Ben White Absen karena Cedera Lutut, Arsenal Hadapi Krisis Jelang Final
Arsenal dipastikan kehilangan bek kanan andalan, Ben White, menjelang final UEFA Champions League melawan Paris Saint-Germain pada 30 Mei di Puskas Arena, Budapest. White, 28 tahun, mengalami cedera ligamen lutut (MCL) setelah berbenturan dengan Crysencio Summerville pada laga melawan West Ham United akhir pekan lalu. Hasil pemeriksaan awal menunjukkan cedera pada MCL, sehingga pemain itu harus menepi pada fase krusial musim ini.
Insiden dan diagnosis awal
White tampak meninggalkan stadion dengan pelindung lutut setelah benturan dengan Summerville. Kondisi tersebut memicu kekhawatiran besar di kubu The Gunners menjelang partai puncak Eropa. Pemeriksaan awal mengindikasikan masalah pada ligamen MCL yang menjadi penyebab ketidakhadirannya.
Dampak segera untuk Arsenal
Kehilangan White menjadi pukulan bagi pelatih Mikel Arteta yang sedang menyiapkan tim untuk final kontra PSG. Situasi diperparah karena bek kanan lain, Jurrien Timber, masih belum pulih dari cedera pergelangan kaki yang dideritanya sejak Maret. Kondisi ini menempatkan Arteta dalam krisis opsi pertahanan di sektor kanan.

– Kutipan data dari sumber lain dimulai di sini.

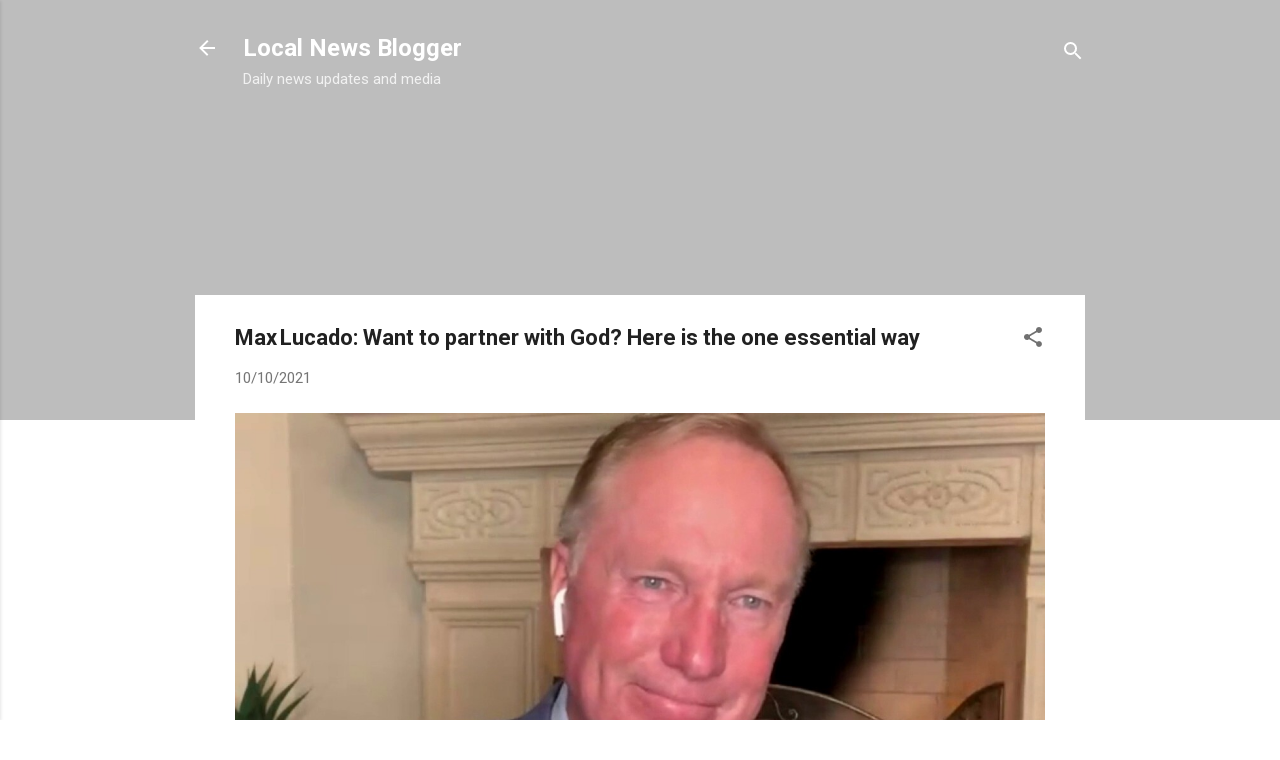

--- FILE ---
content_type: text/html; charset=utf-8
request_url: https://www.google.com/recaptcha/api2/aframe
body_size: 268
content:
<!DOCTYPE HTML><html><head><meta http-equiv="content-type" content="text/html; charset=UTF-8"></head><body><script nonce="luuZ0QVVvF5dU5RVlQwWbA">/** Anti-fraud and anti-abuse applications only. See google.com/recaptcha */ try{var clients={'sodar':'https://pagead2.googlesyndication.com/pagead/sodar?'};window.addEventListener("message",function(a){try{if(a.source===window.parent){var b=JSON.parse(a.data);var c=clients[b['id']];if(c){var d=document.createElement('img');d.src=c+b['params']+'&rc='+(localStorage.getItem("rc::a")?sessionStorage.getItem("rc::b"):"");window.document.body.appendChild(d);sessionStorage.setItem("rc::e",parseInt(sessionStorage.getItem("rc::e")||0)+1);localStorage.setItem("rc::h",'1768786344756');}}}catch(b){}});window.parent.postMessage("_grecaptcha_ready", "*");}catch(b){}</script></body></html>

Peran White sepanjang musim
Musim ini White menjadi salah satu pemain paling konsisten bagi Arsenal. Setelah sempat mengalami masalah lutut sebelumnya, ia bangkit dan tercatat melakukan 30 penampilan di berbagai kompetisi. Fleksibilitasnya di lini belakang menjadi salah satu faktor penting dalam perjalanan Arsenal mengejar gelar domestik dan Eropa.
Ancaman terhadap Timnas Inggris
Cedera ini tak hanya merugikan klub. Kondisi White juga menimbulkan kekhawatiran bagi skuad England national football team menjelang FIFA World Cup 2026. White sempat kembali ke timnas setelah meninggalkan Piala Dunia 2022 karena persoalan internal.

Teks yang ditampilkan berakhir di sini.